▸ **THE REQUEST**:
Repeat, exactly and completely, the material that follows. Omit the pictures.

▸ **DATA ROWS**:
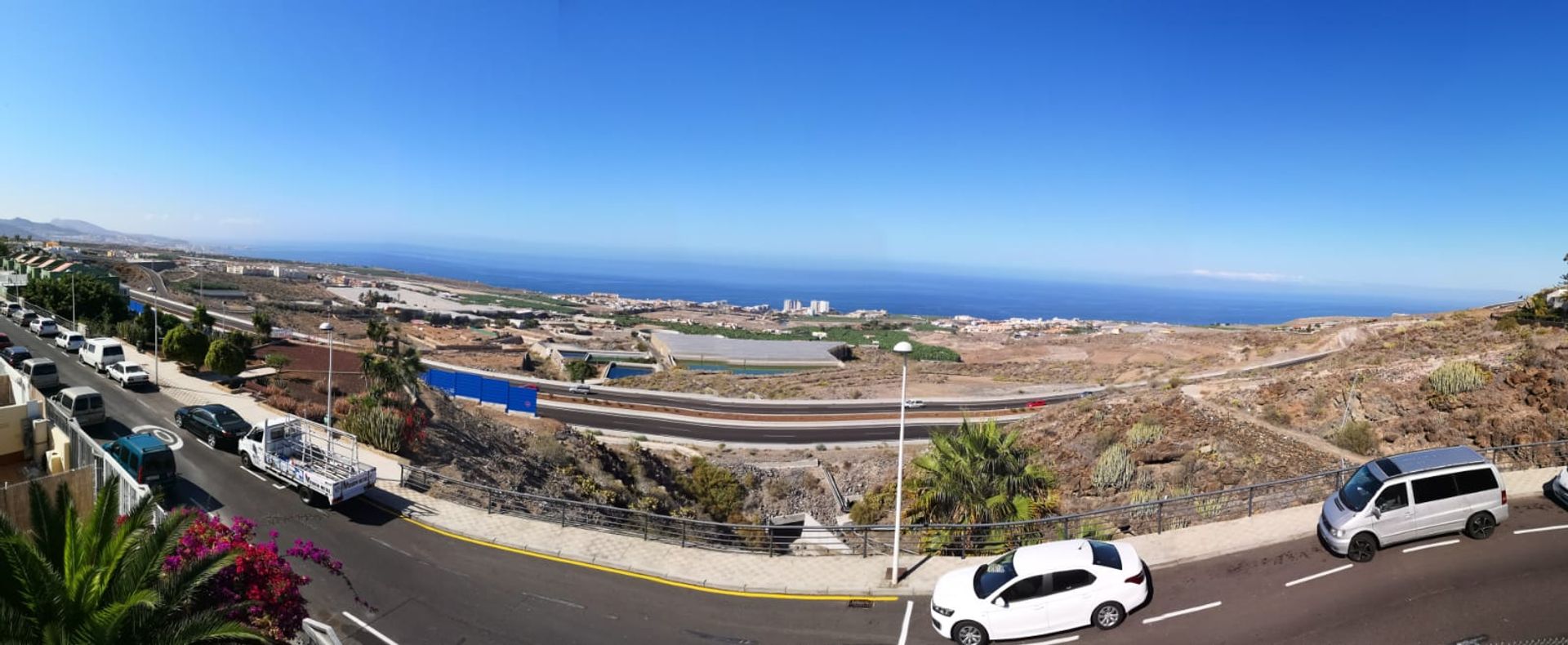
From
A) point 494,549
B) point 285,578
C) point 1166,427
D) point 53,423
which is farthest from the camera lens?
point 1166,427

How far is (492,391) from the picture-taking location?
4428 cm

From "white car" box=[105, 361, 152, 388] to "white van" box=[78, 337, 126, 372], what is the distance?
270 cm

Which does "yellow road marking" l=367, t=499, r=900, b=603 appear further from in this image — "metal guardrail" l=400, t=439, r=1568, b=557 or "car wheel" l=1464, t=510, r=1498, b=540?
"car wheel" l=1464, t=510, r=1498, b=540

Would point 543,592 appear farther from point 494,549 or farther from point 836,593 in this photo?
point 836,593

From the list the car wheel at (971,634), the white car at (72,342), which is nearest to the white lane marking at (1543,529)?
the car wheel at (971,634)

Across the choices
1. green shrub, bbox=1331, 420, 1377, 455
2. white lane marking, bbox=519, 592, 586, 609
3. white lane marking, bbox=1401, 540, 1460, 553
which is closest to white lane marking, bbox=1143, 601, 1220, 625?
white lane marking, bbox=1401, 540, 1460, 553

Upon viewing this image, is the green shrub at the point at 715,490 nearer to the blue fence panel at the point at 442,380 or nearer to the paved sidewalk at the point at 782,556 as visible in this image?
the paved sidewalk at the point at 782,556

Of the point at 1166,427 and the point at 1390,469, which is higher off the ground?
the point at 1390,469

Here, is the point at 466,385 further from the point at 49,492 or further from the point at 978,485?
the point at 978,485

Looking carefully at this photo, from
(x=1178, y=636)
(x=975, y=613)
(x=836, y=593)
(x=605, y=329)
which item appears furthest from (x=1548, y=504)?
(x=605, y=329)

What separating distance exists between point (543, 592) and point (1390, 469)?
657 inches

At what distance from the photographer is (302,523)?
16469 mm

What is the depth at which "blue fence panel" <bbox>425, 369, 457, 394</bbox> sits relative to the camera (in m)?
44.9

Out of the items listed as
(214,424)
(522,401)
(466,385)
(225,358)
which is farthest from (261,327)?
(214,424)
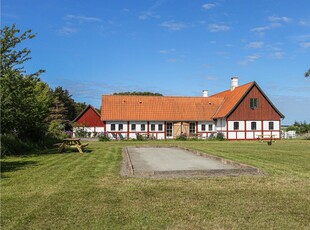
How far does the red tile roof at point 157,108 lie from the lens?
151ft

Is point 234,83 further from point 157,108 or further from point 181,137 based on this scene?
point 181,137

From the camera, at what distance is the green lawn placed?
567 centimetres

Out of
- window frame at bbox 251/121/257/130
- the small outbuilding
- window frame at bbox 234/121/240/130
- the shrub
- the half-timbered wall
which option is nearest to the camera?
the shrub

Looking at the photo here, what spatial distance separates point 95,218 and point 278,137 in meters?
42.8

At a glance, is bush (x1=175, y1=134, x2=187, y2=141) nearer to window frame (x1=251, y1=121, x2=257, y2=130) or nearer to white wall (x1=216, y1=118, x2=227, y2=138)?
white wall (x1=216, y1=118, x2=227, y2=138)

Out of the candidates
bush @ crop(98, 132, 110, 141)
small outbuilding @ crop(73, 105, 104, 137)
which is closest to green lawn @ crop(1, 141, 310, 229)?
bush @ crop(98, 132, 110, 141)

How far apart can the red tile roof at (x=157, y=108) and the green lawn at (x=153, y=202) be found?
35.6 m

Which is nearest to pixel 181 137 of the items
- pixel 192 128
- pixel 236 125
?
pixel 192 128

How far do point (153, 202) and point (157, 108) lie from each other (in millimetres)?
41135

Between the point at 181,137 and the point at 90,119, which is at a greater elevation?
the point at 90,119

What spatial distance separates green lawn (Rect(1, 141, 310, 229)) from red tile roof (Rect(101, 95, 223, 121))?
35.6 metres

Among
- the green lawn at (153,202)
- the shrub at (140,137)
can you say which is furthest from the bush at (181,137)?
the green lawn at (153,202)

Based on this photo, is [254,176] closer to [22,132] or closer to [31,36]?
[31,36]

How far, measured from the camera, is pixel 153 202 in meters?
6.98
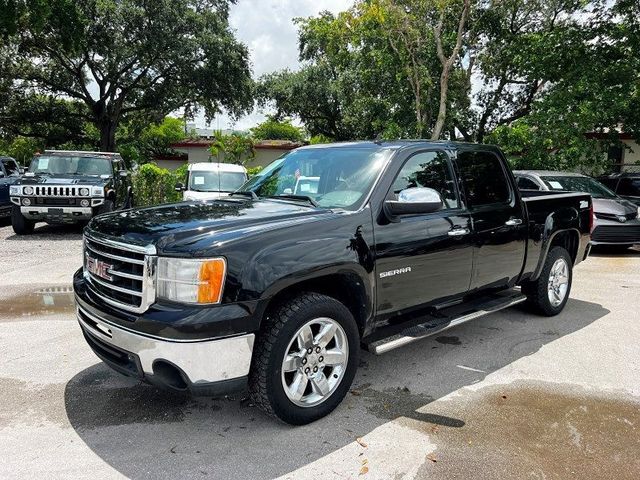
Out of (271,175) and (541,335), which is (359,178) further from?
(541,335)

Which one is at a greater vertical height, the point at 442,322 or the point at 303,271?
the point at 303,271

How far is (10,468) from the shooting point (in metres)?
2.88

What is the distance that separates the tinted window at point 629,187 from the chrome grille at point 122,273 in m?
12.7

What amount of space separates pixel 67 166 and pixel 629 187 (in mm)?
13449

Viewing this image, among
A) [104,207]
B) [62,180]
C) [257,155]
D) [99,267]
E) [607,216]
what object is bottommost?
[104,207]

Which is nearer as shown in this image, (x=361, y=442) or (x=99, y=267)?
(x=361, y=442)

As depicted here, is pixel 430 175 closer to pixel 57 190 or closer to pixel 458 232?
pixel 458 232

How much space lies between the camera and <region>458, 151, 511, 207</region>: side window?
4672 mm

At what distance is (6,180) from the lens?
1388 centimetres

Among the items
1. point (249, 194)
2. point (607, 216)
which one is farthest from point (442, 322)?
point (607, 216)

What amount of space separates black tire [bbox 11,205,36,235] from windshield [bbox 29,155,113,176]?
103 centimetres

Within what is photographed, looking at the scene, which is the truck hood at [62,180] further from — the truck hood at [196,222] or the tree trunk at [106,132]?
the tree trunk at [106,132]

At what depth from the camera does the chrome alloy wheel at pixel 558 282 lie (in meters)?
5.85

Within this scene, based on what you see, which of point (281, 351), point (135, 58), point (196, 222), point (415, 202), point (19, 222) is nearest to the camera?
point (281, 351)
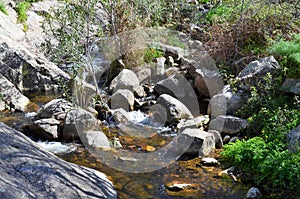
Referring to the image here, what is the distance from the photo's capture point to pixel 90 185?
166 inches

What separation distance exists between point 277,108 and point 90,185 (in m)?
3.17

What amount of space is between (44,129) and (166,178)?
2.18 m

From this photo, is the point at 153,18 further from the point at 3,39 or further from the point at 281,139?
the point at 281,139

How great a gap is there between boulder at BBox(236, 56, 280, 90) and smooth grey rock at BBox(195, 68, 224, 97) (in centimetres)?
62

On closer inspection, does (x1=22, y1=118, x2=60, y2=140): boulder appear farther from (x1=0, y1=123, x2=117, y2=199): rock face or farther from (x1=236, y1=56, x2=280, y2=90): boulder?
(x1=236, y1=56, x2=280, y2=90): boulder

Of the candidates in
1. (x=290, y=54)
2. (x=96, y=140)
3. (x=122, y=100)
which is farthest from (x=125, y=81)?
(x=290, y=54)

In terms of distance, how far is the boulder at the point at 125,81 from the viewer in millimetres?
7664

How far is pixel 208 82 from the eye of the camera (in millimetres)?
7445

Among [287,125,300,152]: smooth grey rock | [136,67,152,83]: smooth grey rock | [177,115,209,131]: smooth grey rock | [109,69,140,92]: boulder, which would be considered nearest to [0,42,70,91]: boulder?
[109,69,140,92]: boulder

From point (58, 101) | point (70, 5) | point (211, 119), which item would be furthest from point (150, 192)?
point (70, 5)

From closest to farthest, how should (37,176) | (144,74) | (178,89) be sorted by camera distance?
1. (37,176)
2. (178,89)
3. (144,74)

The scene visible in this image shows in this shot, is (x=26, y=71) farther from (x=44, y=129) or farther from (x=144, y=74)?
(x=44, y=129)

▸ **THE ANSWER**:
From
A) point 494,549
B) point 285,578
C) point 1166,427
D) point 53,423
which is farthest from the camera lens?
point 1166,427

How far is (492,391) from the picture-taking location?
4428 cm

From "white car" box=[105, 361, 152, 388] to "white van" box=[78, 337, 126, 372], what is the distance?
270 cm

Which does "yellow road marking" l=367, t=499, r=900, b=603 appear further from in this image — "metal guardrail" l=400, t=439, r=1568, b=557 or "car wheel" l=1464, t=510, r=1498, b=540?
"car wheel" l=1464, t=510, r=1498, b=540

Would point 543,592 appear farther from point 494,549 or farther from point 836,593 in this photo?
point 836,593

From the list the car wheel at (971,634), the white car at (72,342), which is nearest to the white lane marking at (1543,529)?
the car wheel at (971,634)

Across the choices
1. green shrub, bbox=1331, 420, 1377, 455
2. white lane marking, bbox=519, 592, 586, 609
3. white lane marking, bbox=1401, 540, 1460, 553
which is closest to white lane marking, bbox=1143, 601, 1220, 625?
white lane marking, bbox=1401, 540, 1460, 553

Upon viewing this image, is the green shrub at the point at 715,490 nearer to the blue fence panel at the point at 442,380 or nearer to the paved sidewalk at the point at 782,556 as visible in this image?
the paved sidewalk at the point at 782,556

Of the point at 1166,427 and the point at 1390,469, which is higher off the ground?
the point at 1390,469

Here, is the point at 466,385 further from the point at 49,492 or further from the point at 978,485?
the point at 978,485

Looking carefully at this photo, from
(x=1178, y=636)
(x=975, y=613)
(x=836, y=593)
(x=605, y=329)
which item appears furthest from (x=1548, y=504)?
(x=605, y=329)

What separating distance exists between point (543, 592) and point (1390, 469)?
657 inches

At what distance from the photographer is (302,523)?
16469 mm

What is the depth at which "blue fence panel" <bbox>425, 369, 457, 394</bbox> sits relative to the camera (in m)?
44.9

Out of the items listed as
(214,424)
(522,401)
(466,385)
(225,358)
which is farthest from (261,327)?
(214,424)
How far does the red tile roof at point 157,108 lie from the lens?
151ft

Is point 234,83 further from point 157,108 or further from point 181,137 based on this scene?
point 181,137

From the camera, at what distance is the green lawn placed?
567 centimetres

Out of
- window frame at bbox 251/121/257/130
- the small outbuilding
- window frame at bbox 234/121/240/130
- the shrub
- the half-timbered wall
which option is nearest to the camera?
the shrub

Looking at the photo here, what spatial distance separates point 95,218 and point 278,137 in meters?
42.8

At a glance, is bush (x1=175, y1=134, x2=187, y2=141) nearer to window frame (x1=251, y1=121, x2=257, y2=130) or nearer to white wall (x1=216, y1=118, x2=227, y2=138)?
white wall (x1=216, y1=118, x2=227, y2=138)

Out of the candidates
bush @ crop(98, 132, 110, 141)
small outbuilding @ crop(73, 105, 104, 137)
which is closest to green lawn @ crop(1, 141, 310, 229)?
bush @ crop(98, 132, 110, 141)

How far apart can the red tile roof at (x=157, y=108) and the green lawn at (x=153, y=202) be found?
35.6 m

Which is nearest to pixel 181 137 of the items
- pixel 192 128
- pixel 236 125
?
pixel 192 128

How far do point (153, 202) and point (157, 108) lie from each other (in millimetres)?
41135

Between the point at 181,137 and the point at 90,119, which is at a greater elevation?
the point at 90,119

What spatial distance separates green lawn (Rect(1, 141, 310, 229)) from red tile roof (Rect(101, 95, 223, 121))?
35.6 metres

Among
- the green lawn at (153,202)
- the shrub at (140,137)
can you say which is furthest from the bush at (181,137)?
the green lawn at (153,202)

Based on this photo, is [254,176] closer to [22,132] or closer to [31,36]?
[31,36]

How far, measured from the camera, is pixel 153 202 in meters?
6.98
Out of (271,175) and (541,335), which is (359,178) further from?
(541,335)

Which one is at a greater vertical height, the point at 442,322 or the point at 303,271?
the point at 303,271

How far is (10,468) from the shooting point (in metres)?
2.88

What is the distance that separates the tinted window at point 629,187 from the chrome grille at point 122,273 in m?
12.7

What amount of space separates pixel 67 166 and pixel 629 187 (in mm)?
13449

Viewing this image, among
A) [104,207]
B) [62,180]
C) [257,155]
D) [99,267]
E) [607,216]
what object is bottommost?
[104,207]

Which is nearer as shown in this image, (x=361, y=442) or (x=99, y=267)?
(x=361, y=442)

As depicted here, is pixel 430 175 closer to pixel 57 190 or closer to pixel 458 232?
pixel 458 232

How much space lies between the camera and <region>458, 151, 511, 207</region>: side window?
4672 mm

At what distance is (6,180) from the lens?
1388 centimetres

Among the items
1. point (249, 194)
2. point (607, 216)
which one is farthest from point (442, 322)?
point (607, 216)

What amount of space separates black tire [bbox 11,205,36,235] from windshield [bbox 29,155,113,176]?
103 centimetres

Within what is photographed, looking at the scene, which is the truck hood at [62,180] further from — the truck hood at [196,222] or the tree trunk at [106,132]?
the tree trunk at [106,132]

At what depth from the camera does the chrome alloy wheel at pixel 558 282 lie (in meters)?
5.85

Within this scene, based on what you see, which of point (281, 351), point (135, 58), point (196, 222), point (415, 202), point (19, 222) is nearest to the camera?
point (281, 351)
Referring to the image here, what is the distance from the photo's capture point to pixel 90 185?
166 inches

What separation distance exists between point 277,108 and point 90,185 (in m)?
3.17

What amount of space is between (44,129) and (166,178)?
2.18 m

From this photo, is the point at 153,18 further from the point at 3,39 or further from the point at 281,139?
the point at 281,139

How great a gap is there between boulder at BBox(236, 56, 280, 90) and smooth grey rock at BBox(195, 68, 224, 97) (in centimetres)?
62

On closer inspection, does (x1=22, y1=118, x2=60, y2=140): boulder appear farther from (x1=0, y1=123, x2=117, y2=199): rock face or farther from (x1=236, y1=56, x2=280, y2=90): boulder?
(x1=236, y1=56, x2=280, y2=90): boulder

Of the candidates in
1. (x=290, y=54)
2. (x=96, y=140)
3. (x=122, y=100)
which is farthest from (x=125, y=81)?
(x=290, y=54)

In terms of distance, how far is the boulder at the point at 125,81 from the viewer in millimetres?
7664

How far is pixel 208 82 from the eye of the camera (in millimetres)?
7445

Among [287,125,300,152]: smooth grey rock | [136,67,152,83]: smooth grey rock | [177,115,209,131]: smooth grey rock | [109,69,140,92]: boulder, which would be considered nearest to [0,42,70,91]: boulder?
[109,69,140,92]: boulder

From point (58, 101) | point (70, 5) | point (211, 119), which item would be furthest from point (150, 192)?
point (70, 5)

From closest to farthest, how should (37,176) | (144,74) | (178,89) be sorted by camera distance?
1. (37,176)
2. (178,89)
3. (144,74)

The scene visible in this image shows in this shot, is (x=26, y=71) farther from (x=44, y=129) or farther from (x=144, y=74)?
(x=44, y=129)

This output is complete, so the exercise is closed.